The Spacecraft is protected by a revolutionary new carbon heat shield. The heat shield will serve as an umbrella, protecting instruments during the close solar junctures. Sensors on the spacecraft will ensure the heat shield faces the sun at the right times. If there is any turbulence, the spacecraft is designed to correct itself to avoid damage. With a communication lag time of 16 minutes each way, it is vital that the spacecraft can react to situations without human intervention, as the flight controllers in Laurel, Maryland will be too far away to help.
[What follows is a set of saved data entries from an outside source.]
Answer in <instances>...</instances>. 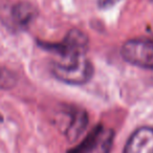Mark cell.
Listing matches in <instances>:
<instances>
[{"mask_svg":"<svg viewBox=\"0 0 153 153\" xmlns=\"http://www.w3.org/2000/svg\"><path fill=\"white\" fill-rule=\"evenodd\" d=\"M66 114L69 117V123L66 126L65 135L70 142H74L78 140L82 132L85 130L88 123V117L84 110L76 109H69Z\"/></svg>","mask_w":153,"mask_h":153,"instance_id":"7","label":"cell"},{"mask_svg":"<svg viewBox=\"0 0 153 153\" xmlns=\"http://www.w3.org/2000/svg\"><path fill=\"white\" fill-rule=\"evenodd\" d=\"M123 153H153V128L136 129L126 143Z\"/></svg>","mask_w":153,"mask_h":153,"instance_id":"5","label":"cell"},{"mask_svg":"<svg viewBox=\"0 0 153 153\" xmlns=\"http://www.w3.org/2000/svg\"><path fill=\"white\" fill-rule=\"evenodd\" d=\"M126 62L145 69L153 70V38H136L126 41L121 48Z\"/></svg>","mask_w":153,"mask_h":153,"instance_id":"3","label":"cell"},{"mask_svg":"<svg viewBox=\"0 0 153 153\" xmlns=\"http://www.w3.org/2000/svg\"><path fill=\"white\" fill-rule=\"evenodd\" d=\"M51 72L63 83L83 85L92 78L94 66L85 56L71 61L55 62L51 66Z\"/></svg>","mask_w":153,"mask_h":153,"instance_id":"2","label":"cell"},{"mask_svg":"<svg viewBox=\"0 0 153 153\" xmlns=\"http://www.w3.org/2000/svg\"><path fill=\"white\" fill-rule=\"evenodd\" d=\"M10 17L16 28H25L36 19L37 10L32 3L20 1L10 9Z\"/></svg>","mask_w":153,"mask_h":153,"instance_id":"6","label":"cell"},{"mask_svg":"<svg viewBox=\"0 0 153 153\" xmlns=\"http://www.w3.org/2000/svg\"><path fill=\"white\" fill-rule=\"evenodd\" d=\"M17 78L13 71L0 67V89H11L16 85Z\"/></svg>","mask_w":153,"mask_h":153,"instance_id":"8","label":"cell"},{"mask_svg":"<svg viewBox=\"0 0 153 153\" xmlns=\"http://www.w3.org/2000/svg\"><path fill=\"white\" fill-rule=\"evenodd\" d=\"M122 0H98V5L100 9H109V7L115 5L117 2Z\"/></svg>","mask_w":153,"mask_h":153,"instance_id":"9","label":"cell"},{"mask_svg":"<svg viewBox=\"0 0 153 153\" xmlns=\"http://www.w3.org/2000/svg\"><path fill=\"white\" fill-rule=\"evenodd\" d=\"M40 46L51 53H55L59 58V61H70V60L85 57L89 47V40L85 33L74 28L66 34L61 42H40Z\"/></svg>","mask_w":153,"mask_h":153,"instance_id":"1","label":"cell"},{"mask_svg":"<svg viewBox=\"0 0 153 153\" xmlns=\"http://www.w3.org/2000/svg\"><path fill=\"white\" fill-rule=\"evenodd\" d=\"M114 132L112 129L97 125L85 136L81 144L76 145L67 153H109L113 144Z\"/></svg>","mask_w":153,"mask_h":153,"instance_id":"4","label":"cell"}]
</instances>
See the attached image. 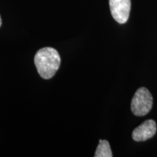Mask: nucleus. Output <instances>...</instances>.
<instances>
[{
	"label": "nucleus",
	"instance_id": "1",
	"mask_svg": "<svg viewBox=\"0 0 157 157\" xmlns=\"http://www.w3.org/2000/svg\"><path fill=\"white\" fill-rule=\"evenodd\" d=\"M61 59L58 52L52 48H44L36 52L34 64L41 77L49 79L53 77L60 66Z\"/></svg>",
	"mask_w": 157,
	"mask_h": 157
},
{
	"label": "nucleus",
	"instance_id": "2",
	"mask_svg": "<svg viewBox=\"0 0 157 157\" xmlns=\"http://www.w3.org/2000/svg\"><path fill=\"white\" fill-rule=\"evenodd\" d=\"M153 98L148 89L140 87L137 90L131 102V110L135 116L146 115L151 110Z\"/></svg>",
	"mask_w": 157,
	"mask_h": 157
},
{
	"label": "nucleus",
	"instance_id": "3",
	"mask_svg": "<svg viewBox=\"0 0 157 157\" xmlns=\"http://www.w3.org/2000/svg\"><path fill=\"white\" fill-rule=\"evenodd\" d=\"M109 6L113 19L120 24L128 21L131 9V0H109Z\"/></svg>",
	"mask_w": 157,
	"mask_h": 157
},
{
	"label": "nucleus",
	"instance_id": "4",
	"mask_svg": "<svg viewBox=\"0 0 157 157\" xmlns=\"http://www.w3.org/2000/svg\"><path fill=\"white\" fill-rule=\"evenodd\" d=\"M156 124L152 119H149L141 124L132 132V138L136 142H142L151 138L156 132Z\"/></svg>",
	"mask_w": 157,
	"mask_h": 157
},
{
	"label": "nucleus",
	"instance_id": "5",
	"mask_svg": "<svg viewBox=\"0 0 157 157\" xmlns=\"http://www.w3.org/2000/svg\"><path fill=\"white\" fill-rule=\"evenodd\" d=\"M95 157H112V151L109 143L105 140H100L99 144L96 149Z\"/></svg>",
	"mask_w": 157,
	"mask_h": 157
},
{
	"label": "nucleus",
	"instance_id": "6",
	"mask_svg": "<svg viewBox=\"0 0 157 157\" xmlns=\"http://www.w3.org/2000/svg\"><path fill=\"white\" fill-rule=\"evenodd\" d=\"M2 17H1V15H0V27H1V25H2Z\"/></svg>",
	"mask_w": 157,
	"mask_h": 157
}]
</instances>
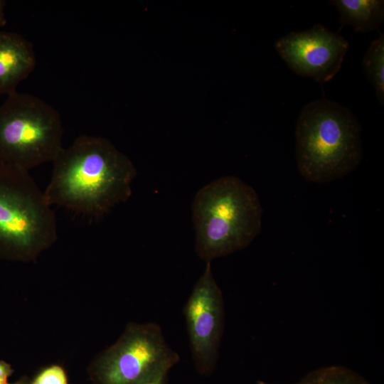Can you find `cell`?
<instances>
[{"instance_id":"obj_1","label":"cell","mask_w":384,"mask_h":384,"mask_svg":"<svg viewBox=\"0 0 384 384\" xmlns=\"http://www.w3.org/2000/svg\"><path fill=\"white\" fill-rule=\"evenodd\" d=\"M52 163V176L43 191L52 206L99 219L132 195L136 169L105 138L80 136L63 147Z\"/></svg>"},{"instance_id":"obj_2","label":"cell","mask_w":384,"mask_h":384,"mask_svg":"<svg viewBox=\"0 0 384 384\" xmlns=\"http://www.w3.org/2000/svg\"><path fill=\"white\" fill-rule=\"evenodd\" d=\"M196 251L211 262L244 249L260 233L262 208L256 191L225 176L202 187L192 203Z\"/></svg>"},{"instance_id":"obj_3","label":"cell","mask_w":384,"mask_h":384,"mask_svg":"<svg viewBox=\"0 0 384 384\" xmlns=\"http://www.w3.org/2000/svg\"><path fill=\"white\" fill-rule=\"evenodd\" d=\"M361 126L346 107L326 98L307 104L295 129V155L303 178L326 183L353 171L362 157Z\"/></svg>"},{"instance_id":"obj_4","label":"cell","mask_w":384,"mask_h":384,"mask_svg":"<svg viewBox=\"0 0 384 384\" xmlns=\"http://www.w3.org/2000/svg\"><path fill=\"white\" fill-rule=\"evenodd\" d=\"M57 233L52 206L29 172L0 164V258L34 260Z\"/></svg>"},{"instance_id":"obj_5","label":"cell","mask_w":384,"mask_h":384,"mask_svg":"<svg viewBox=\"0 0 384 384\" xmlns=\"http://www.w3.org/2000/svg\"><path fill=\"white\" fill-rule=\"evenodd\" d=\"M60 113L33 95L15 91L0 106V164L29 172L63 149Z\"/></svg>"},{"instance_id":"obj_6","label":"cell","mask_w":384,"mask_h":384,"mask_svg":"<svg viewBox=\"0 0 384 384\" xmlns=\"http://www.w3.org/2000/svg\"><path fill=\"white\" fill-rule=\"evenodd\" d=\"M180 360L156 323L129 324L117 342L99 358V384H144L169 371Z\"/></svg>"},{"instance_id":"obj_7","label":"cell","mask_w":384,"mask_h":384,"mask_svg":"<svg viewBox=\"0 0 384 384\" xmlns=\"http://www.w3.org/2000/svg\"><path fill=\"white\" fill-rule=\"evenodd\" d=\"M183 311L195 368L200 374L208 375L217 363L224 326L223 297L211 262H206Z\"/></svg>"},{"instance_id":"obj_8","label":"cell","mask_w":384,"mask_h":384,"mask_svg":"<svg viewBox=\"0 0 384 384\" xmlns=\"http://www.w3.org/2000/svg\"><path fill=\"white\" fill-rule=\"evenodd\" d=\"M348 46L342 36L320 23L306 31L291 32L274 43L276 50L292 71L321 84L340 70Z\"/></svg>"},{"instance_id":"obj_9","label":"cell","mask_w":384,"mask_h":384,"mask_svg":"<svg viewBox=\"0 0 384 384\" xmlns=\"http://www.w3.org/2000/svg\"><path fill=\"white\" fill-rule=\"evenodd\" d=\"M36 65L35 51L31 42L21 35L0 31V95L16 91Z\"/></svg>"},{"instance_id":"obj_10","label":"cell","mask_w":384,"mask_h":384,"mask_svg":"<svg viewBox=\"0 0 384 384\" xmlns=\"http://www.w3.org/2000/svg\"><path fill=\"white\" fill-rule=\"evenodd\" d=\"M340 14V28L351 26L356 32L367 33L379 28L384 21L383 0H332Z\"/></svg>"},{"instance_id":"obj_11","label":"cell","mask_w":384,"mask_h":384,"mask_svg":"<svg viewBox=\"0 0 384 384\" xmlns=\"http://www.w3.org/2000/svg\"><path fill=\"white\" fill-rule=\"evenodd\" d=\"M256 384H274L263 380ZM291 384H371L358 373L341 366H331L311 370L299 381Z\"/></svg>"},{"instance_id":"obj_12","label":"cell","mask_w":384,"mask_h":384,"mask_svg":"<svg viewBox=\"0 0 384 384\" xmlns=\"http://www.w3.org/2000/svg\"><path fill=\"white\" fill-rule=\"evenodd\" d=\"M379 37L371 42L363 56L362 65L373 85L378 100L384 105V35L378 31Z\"/></svg>"},{"instance_id":"obj_13","label":"cell","mask_w":384,"mask_h":384,"mask_svg":"<svg viewBox=\"0 0 384 384\" xmlns=\"http://www.w3.org/2000/svg\"><path fill=\"white\" fill-rule=\"evenodd\" d=\"M31 384H68L63 369L53 366L43 370Z\"/></svg>"},{"instance_id":"obj_14","label":"cell","mask_w":384,"mask_h":384,"mask_svg":"<svg viewBox=\"0 0 384 384\" xmlns=\"http://www.w3.org/2000/svg\"><path fill=\"white\" fill-rule=\"evenodd\" d=\"M12 373L11 366L6 362L0 361V384H9V378Z\"/></svg>"},{"instance_id":"obj_15","label":"cell","mask_w":384,"mask_h":384,"mask_svg":"<svg viewBox=\"0 0 384 384\" xmlns=\"http://www.w3.org/2000/svg\"><path fill=\"white\" fill-rule=\"evenodd\" d=\"M6 6V1L0 0V27L4 26L6 23V18L5 17L4 8Z\"/></svg>"},{"instance_id":"obj_16","label":"cell","mask_w":384,"mask_h":384,"mask_svg":"<svg viewBox=\"0 0 384 384\" xmlns=\"http://www.w3.org/2000/svg\"><path fill=\"white\" fill-rule=\"evenodd\" d=\"M167 375H161L144 384H167Z\"/></svg>"},{"instance_id":"obj_17","label":"cell","mask_w":384,"mask_h":384,"mask_svg":"<svg viewBox=\"0 0 384 384\" xmlns=\"http://www.w3.org/2000/svg\"><path fill=\"white\" fill-rule=\"evenodd\" d=\"M16 384H24V383H16Z\"/></svg>"}]
</instances>
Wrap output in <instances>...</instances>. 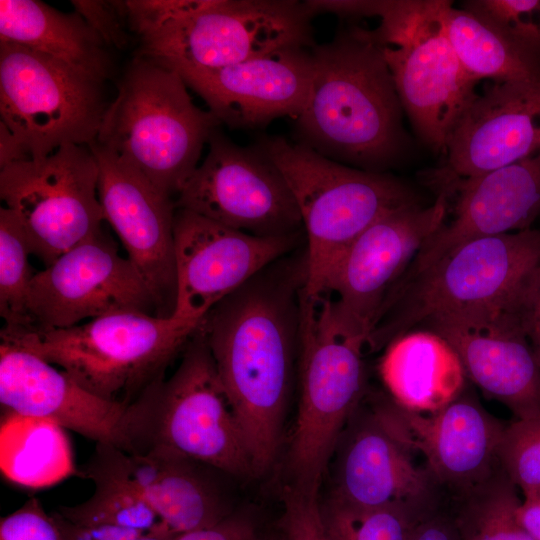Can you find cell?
<instances>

The Parker solar probe will attain a top speed of 430,000 mph (about 120 miles a second) becoming the fastest human-made object to move through the solar system. It will zip past Venus in October and will set up the first solar encounter in November this year. Overall, the Parker probe will make 24 close approaches to the sun on the seven-year, $1.5bn (£1.2bn) project.
The spacecraft was initially scheduled to be launched yesterday but was postponed due to a last-minute technical hitch at the Florida space centre. The probe was then launched at 3:31 a.m. Eastern time from Florida, aboard a United Launch Alliance Delta IV rocket sporting a rare third stage
It is named after the 91-year-old astrophysicist Eugene Parker who was present at the launch. He proposed the existence of solar wind – a steady, supersonic stream of particles blasting off the sun – 60 years ago.
This is the first time Nasa has named a spacecraft after someone is still alive. "I'm just so glad to be here with him," said Nasa's science mission chief, Thomas Zurbuchen. "Frankly, there's no other name that belongs on this mission. By better understanding the sun's nature, humans will be able to better protect satellites and astronauts in orbit and power grids on the ground", he said.
"Parker should start shattering records this autumn. On its first brush with the sun, it will come within 15.5m miles, easily beating the current record set by Nasa's Helios 2 spacecraft in 1976. By the time Parker gets to its 22nd orbit of the sun, it will be even deeper into the corona, traveling at a record-breaking 430,000mph," mentions a leading website.
The spacecraft is expected to unlock many mysteries of the sun such as why is the corona hundreds of times hotter than the surface of the sun and why is the sun's atmosphere continually expanding and accelerating, as Parker accurately predicted in 1958?
"The only way we can do that is to finally go up and touch the sun, said project scientist Nicola Fox of Johns Hopkins University. "We've looked at it. We've studied it from missions that are close in, even as close as the planet Mercury. But we have to go there," he said.